### Provided text
....

The chamber probably needn’t worry. Only five bills on the chamber’s 30-bill list made it to the governor last year and he vetoed all but one of them. Although the GOP is a distinct minority in the Legislature, this year’s batch of bills, all of them introduced by Democrats, will likely suffer a similar fate.
The first known use of the term “job killer” in a newspaper nationally may have been a 1922 Los Angeles Times headline about the wrong type of corporate boss: “Description of an Efficient Job Killer.” It has been evoked sporadically ever since in the service of various causes, but has in modern times become the epithet of choice by defenders of unfettered corporate and business activity.
A study out of the University of Northern Iowa makes the case that the expression, at least since 1984, has been inappropriately applied. Analyzing 381 “job killer” stories that were published by the Washington Post, the New York Times, the Wall Street Journal and the Associated Press, the study concluded that fewer than 10% justified use of the term, which was often contained in a source’s quote.

....

### Available data
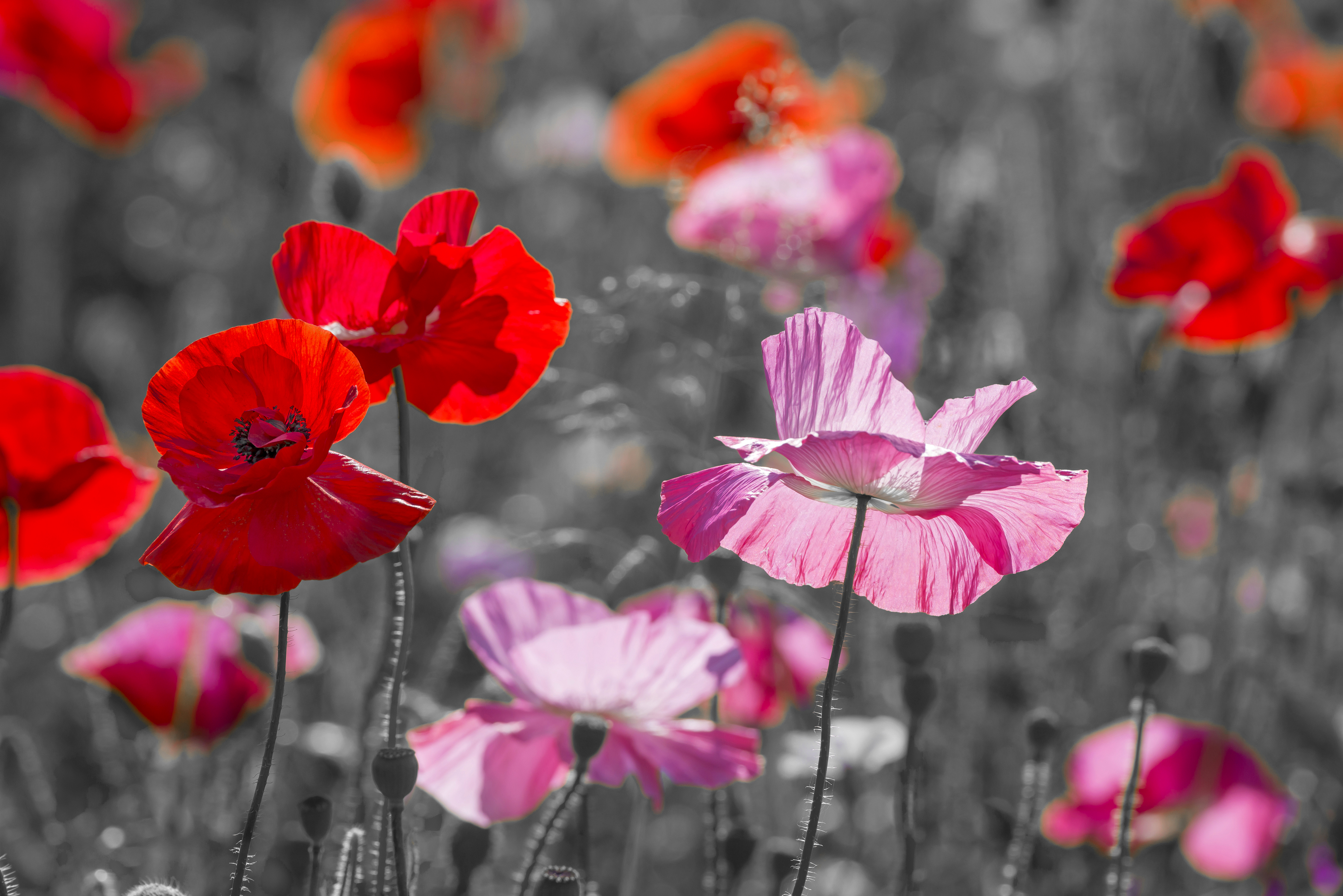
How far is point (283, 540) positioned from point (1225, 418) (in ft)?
4.38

....

### Written instruction 1
Copy out the "job killer" text above word for word, from "The chamber probably" up to and including "a similar fate.".
### Written instruction 2
Answer these questions from the "job killer" text:
(a) How many bills on the chamber's 30-bill list reached the governor last year?
(b) Which newspaper ran the 1922 headline "Description of an Efficient Job Killer"?
(c) How many "job killer" stories did the University of Northern Iowa study analyze?

### Expected answer 1
The chamber probably needn’t worry. Only five bills on the chamber’s 30-bill list made it to the governor last year and he vetoed all but one of them. Although the GOP is a distinct minority in the Legislature, this year’s batch of bills, all of them introduced by Democrats, will likely suffer a similar fate.

### Expected answer 2
(a) Five.
(b) The Los Angeles Times.
(c) 381.